WOYZECK
Georg Büchner
Thibaut Wenger
Adeline Rosenstein
Le garçon soldat Franz Woyzeck rase son capitaine et ne mange que des pois, à des fins scientifiques, tandis qu'au Cheval Blanc, Marie la mère du petit danse avec le tambour-major. Par une nuit de pleine lune, rongé par la jalousie, Woyzeck entraîne Marie à la lisière de la ville. Trois ébauches, inachevées et fragmentaires. La première, cadrée sur le drame amoureux, court jusqu'au meurtre. La langue gauche, heurtée, un da-sein qui troue le théâtre. Les deux suivantes, en suspens, prennent la mesure du mécanisme social de la pulsion intime.

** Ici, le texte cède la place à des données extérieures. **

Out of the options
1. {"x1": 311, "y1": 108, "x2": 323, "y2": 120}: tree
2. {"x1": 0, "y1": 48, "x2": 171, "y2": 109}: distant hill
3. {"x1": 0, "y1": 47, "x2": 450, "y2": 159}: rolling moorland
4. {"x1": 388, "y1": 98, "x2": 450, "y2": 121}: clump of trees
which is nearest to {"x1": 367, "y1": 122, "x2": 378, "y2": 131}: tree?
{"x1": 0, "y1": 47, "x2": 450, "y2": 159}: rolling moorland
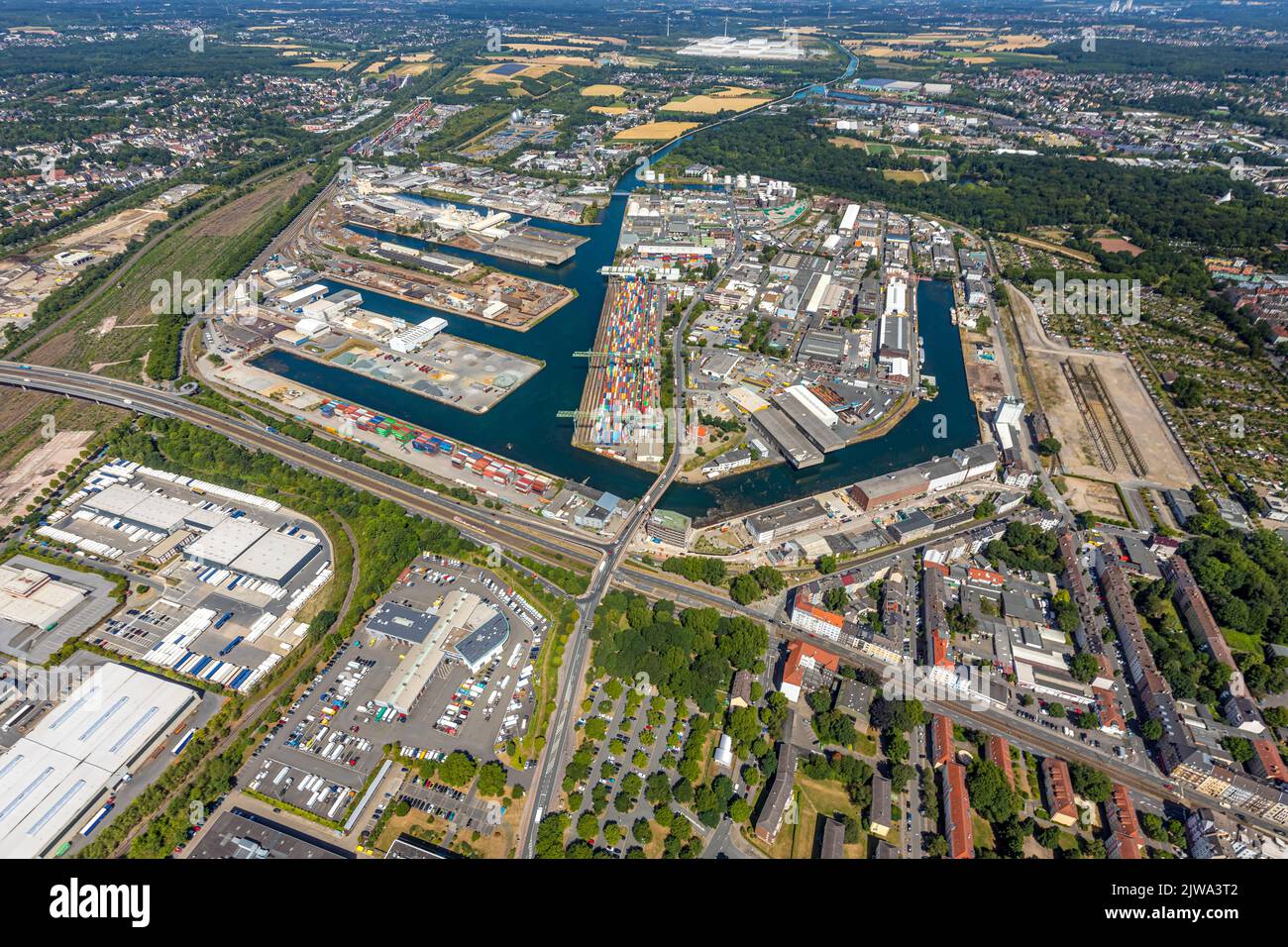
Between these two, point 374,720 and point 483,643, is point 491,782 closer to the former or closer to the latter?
point 374,720

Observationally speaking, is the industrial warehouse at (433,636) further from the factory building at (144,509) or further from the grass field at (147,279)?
the grass field at (147,279)

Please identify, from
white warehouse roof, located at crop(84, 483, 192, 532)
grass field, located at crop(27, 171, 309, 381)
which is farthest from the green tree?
grass field, located at crop(27, 171, 309, 381)

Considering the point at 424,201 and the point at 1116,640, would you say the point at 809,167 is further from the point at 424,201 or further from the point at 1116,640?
the point at 1116,640

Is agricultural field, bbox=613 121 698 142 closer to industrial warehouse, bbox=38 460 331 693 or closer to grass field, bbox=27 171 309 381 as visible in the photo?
grass field, bbox=27 171 309 381

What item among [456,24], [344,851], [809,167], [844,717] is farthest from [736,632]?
[456,24]

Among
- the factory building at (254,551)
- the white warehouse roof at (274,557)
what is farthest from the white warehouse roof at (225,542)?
the white warehouse roof at (274,557)
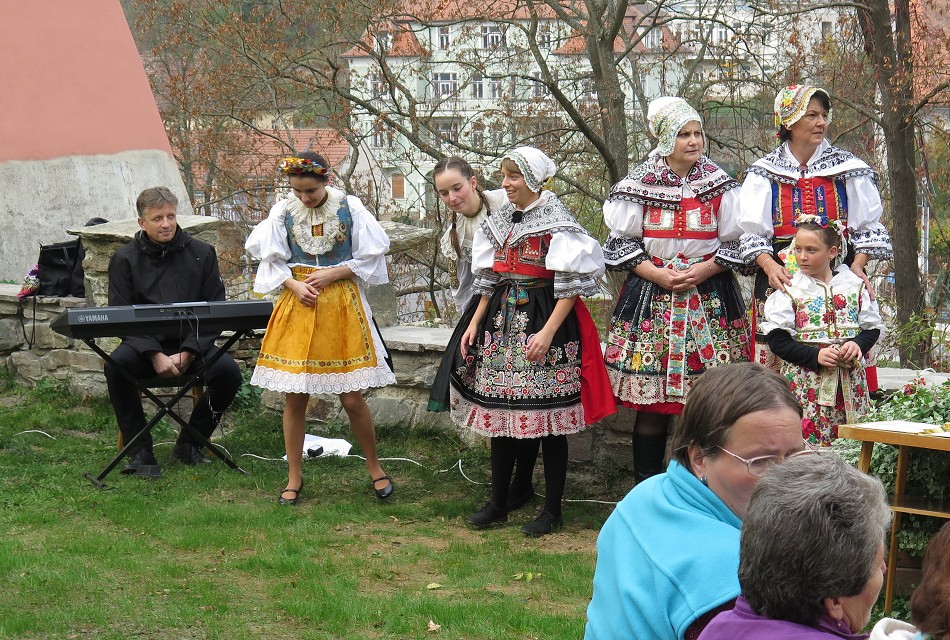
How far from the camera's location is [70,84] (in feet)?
31.8

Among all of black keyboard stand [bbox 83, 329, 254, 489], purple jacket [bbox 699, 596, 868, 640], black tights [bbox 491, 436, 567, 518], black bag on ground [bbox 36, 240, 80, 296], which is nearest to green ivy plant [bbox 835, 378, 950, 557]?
black tights [bbox 491, 436, 567, 518]

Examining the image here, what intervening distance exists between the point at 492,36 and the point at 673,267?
8.46m

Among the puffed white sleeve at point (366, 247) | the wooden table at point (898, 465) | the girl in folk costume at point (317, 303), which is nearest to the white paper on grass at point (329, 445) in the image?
the girl in folk costume at point (317, 303)

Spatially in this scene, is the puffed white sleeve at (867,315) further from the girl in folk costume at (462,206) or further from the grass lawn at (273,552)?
the girl in folk costume at (462,206)

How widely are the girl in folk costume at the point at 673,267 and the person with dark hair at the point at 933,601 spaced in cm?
276

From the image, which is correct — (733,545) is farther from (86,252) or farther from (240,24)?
(240,24)

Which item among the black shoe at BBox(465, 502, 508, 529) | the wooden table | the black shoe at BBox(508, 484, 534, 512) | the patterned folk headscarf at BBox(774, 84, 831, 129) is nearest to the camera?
the wooden table

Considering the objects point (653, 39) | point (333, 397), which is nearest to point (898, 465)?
point (333, 397)

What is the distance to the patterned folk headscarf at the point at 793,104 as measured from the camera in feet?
14.6

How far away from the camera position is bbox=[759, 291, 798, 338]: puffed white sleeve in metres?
4.22

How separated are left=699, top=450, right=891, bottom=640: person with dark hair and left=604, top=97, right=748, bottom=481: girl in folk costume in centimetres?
285

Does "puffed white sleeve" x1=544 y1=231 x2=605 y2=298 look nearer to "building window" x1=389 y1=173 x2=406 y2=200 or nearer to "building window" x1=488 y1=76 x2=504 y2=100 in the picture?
"building window" x1=488 y1=76 x2=504 y2=100

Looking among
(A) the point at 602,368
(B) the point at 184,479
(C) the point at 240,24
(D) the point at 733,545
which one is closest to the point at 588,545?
(A) the point at 602,368

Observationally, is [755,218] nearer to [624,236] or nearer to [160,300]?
[624,236]
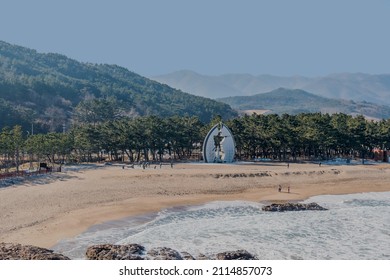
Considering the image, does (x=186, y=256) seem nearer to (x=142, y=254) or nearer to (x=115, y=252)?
(x=142, y=254)

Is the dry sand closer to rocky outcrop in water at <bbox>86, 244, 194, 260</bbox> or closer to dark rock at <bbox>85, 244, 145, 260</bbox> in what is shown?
dark rock at <bbox>85, 244, 145, 260</bbox>

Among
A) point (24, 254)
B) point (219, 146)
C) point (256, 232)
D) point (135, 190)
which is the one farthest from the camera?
point (219, 146)

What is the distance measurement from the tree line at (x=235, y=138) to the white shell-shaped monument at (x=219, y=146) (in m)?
7.26

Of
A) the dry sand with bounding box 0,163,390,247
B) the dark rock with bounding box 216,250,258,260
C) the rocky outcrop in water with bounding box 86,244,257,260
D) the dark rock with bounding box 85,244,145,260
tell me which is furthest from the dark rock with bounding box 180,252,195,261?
the dry sand with bounding box 0,163,390,247

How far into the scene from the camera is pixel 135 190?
46688mm

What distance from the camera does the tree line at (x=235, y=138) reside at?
72000mm

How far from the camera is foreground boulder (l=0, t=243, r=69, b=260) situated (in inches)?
871

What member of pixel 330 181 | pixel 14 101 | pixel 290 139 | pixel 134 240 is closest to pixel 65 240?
pixel 134 240

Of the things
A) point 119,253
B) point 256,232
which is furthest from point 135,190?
point 119,253

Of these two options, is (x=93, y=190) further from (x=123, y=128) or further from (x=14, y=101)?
(x=14, y=101)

Mais aucun tribunal n'aura le temps de se pencher sur la question de la responsabilité du sujet-objet, quand l'avenir ne signifie rien. Woyzeck, aimant puissant où s'origine le théâtre où nous nous inscrivons, porte dans ses étonnantes dissonances, dans sa matière même, minée, la métaphore d'autres désarrois, d'autres colères meurtrières d'anti-héros – contemporains.
mise en scène THIBAUT WENGER
traduction, dramaturgie ADELINE ROSENSTEIN
scénographie et costumes CLAIRE SCHIRCK
assistée de RAFFAËLLE BLOCH
lumières FLORENT JACOB
musique GREGOIRE LETOUVET
sons GEOFFREY SORGIUS
collaboration artistique JOSEPHINE DE WECK
avec FABIEN MAGRY (WOYZECK)
BERDINE NUSSELDER (MARIE)
OLINDO BOLZAN (ANDRES)
NATHANAËLLE VANDERSMISSEN (KÄTHE)
MARCEL DELVAL (LE CAPITAINE)
FREDDY SICX (LE DOCTEUR)
MATTHIEU BESNARD (TAMBOUR-MAJOR)
LAETITIA YALON (KARL)
& REMI GOEBBERT OU VINCIANNE BONNAFOUX (L’ENFANT)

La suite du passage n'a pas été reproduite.